User Experience
10.2020
How Design Thinking and Design Sprints enhance the innovation process for our clients
Design Thinking & Design Sprints
Often used merely as a buzzword, Design Thinking has long evolved into a full-fledged organizational philosophy. It enables teams to create the right products or services for the right user groups – always keeping users at the center of every step, method, and action.
How do we approach this? As one of many methods within the Design Thinking process, Allround Team conducts Design Sprints with clients from a wide range of industries – on‑site or fully remote. Originally developed by Jake Knapp at Google Ventures, the methodology pursues an ambitious goal: to evaluate the potential success of a product early on — without lengthy and costly development cycles.

When developing the method, Knapp set out to find an efficient way to shorten product development cycles, generate user feedback quickly, and give decision‑makers the ability to assess the potential success of a product or service early on. The result was a working concept that was first applied within Google Ventures – and soon adopted by leading companies around the world as a powerful tool in their innovation processes. True to the spirit of “Design Doing,” the sprint process continues to evolve and adapt over time.

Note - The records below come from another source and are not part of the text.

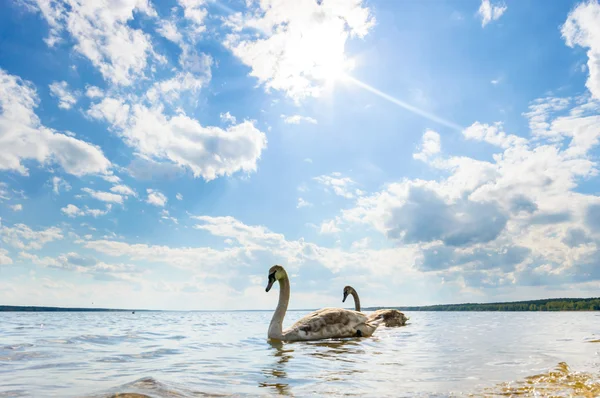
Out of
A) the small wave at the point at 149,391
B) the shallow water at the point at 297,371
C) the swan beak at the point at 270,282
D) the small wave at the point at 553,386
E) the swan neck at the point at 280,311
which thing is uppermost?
the swan beak at the point at 270,282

A traditional Design Sprint is a workshop format in which an interdisciplinary team from across an organization tackles a challenge together over the course of five intensive days. The outcome is not merely a conceptual direction for a potential product – it is a tested first prototype that generates valuable user feedback.

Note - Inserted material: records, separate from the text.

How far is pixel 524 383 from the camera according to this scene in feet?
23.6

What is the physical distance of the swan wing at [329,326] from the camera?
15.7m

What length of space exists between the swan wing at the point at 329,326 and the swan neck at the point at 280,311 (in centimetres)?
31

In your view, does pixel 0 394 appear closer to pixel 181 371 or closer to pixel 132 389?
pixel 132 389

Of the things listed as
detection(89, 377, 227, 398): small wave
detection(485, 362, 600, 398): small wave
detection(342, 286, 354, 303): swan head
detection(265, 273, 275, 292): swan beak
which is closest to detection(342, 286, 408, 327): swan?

The prototypes created during a Design Sprint are not intended to function as MVPs showcasing the full feature set. Instead, they serve a directional purpose: giving users a quick, tangible impression of the potential product and enabling meaningful insights. After two days of workshop activities and subsequent prototyping, the sprint culminates in a day of user testing, during which the concept is validated and concrete next steps for product development can be derived.

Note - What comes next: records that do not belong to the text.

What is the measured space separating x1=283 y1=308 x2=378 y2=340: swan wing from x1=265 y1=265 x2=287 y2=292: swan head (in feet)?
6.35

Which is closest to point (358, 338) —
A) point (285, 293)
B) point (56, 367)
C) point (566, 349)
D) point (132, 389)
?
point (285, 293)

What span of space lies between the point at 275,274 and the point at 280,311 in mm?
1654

The Design Sprint relies on working principles specifically crafted for high‑intensity innovation processes – sprints in the truest sense of the word. The entire process is divided into short time windows; each step has a strict time limit, reinforced by a timer in the room (or, in COVID‑19 times, the virtual workspace). To avoid the classic pitfalls of traditional meetings – the “enemy” of innovation – endless discussions are replaced by the “together‑alone” principle: everyone works simultaneously, but individually, on the same task. All results are made visible in the room as physical artifacts, ensuring that nothing remains abstract or open to interpretation (principle: “Tangible Beats Discussion”). Decision‑making is simplified, structured, and visualized through the “Note‑Stick‑Vote” method.
As a process designed to move from problem definition to real user feedback in the shortest possible time, the Design Sprint enables us to guide our clients step by step toward successful product development – structured, focused, and insight‑driven.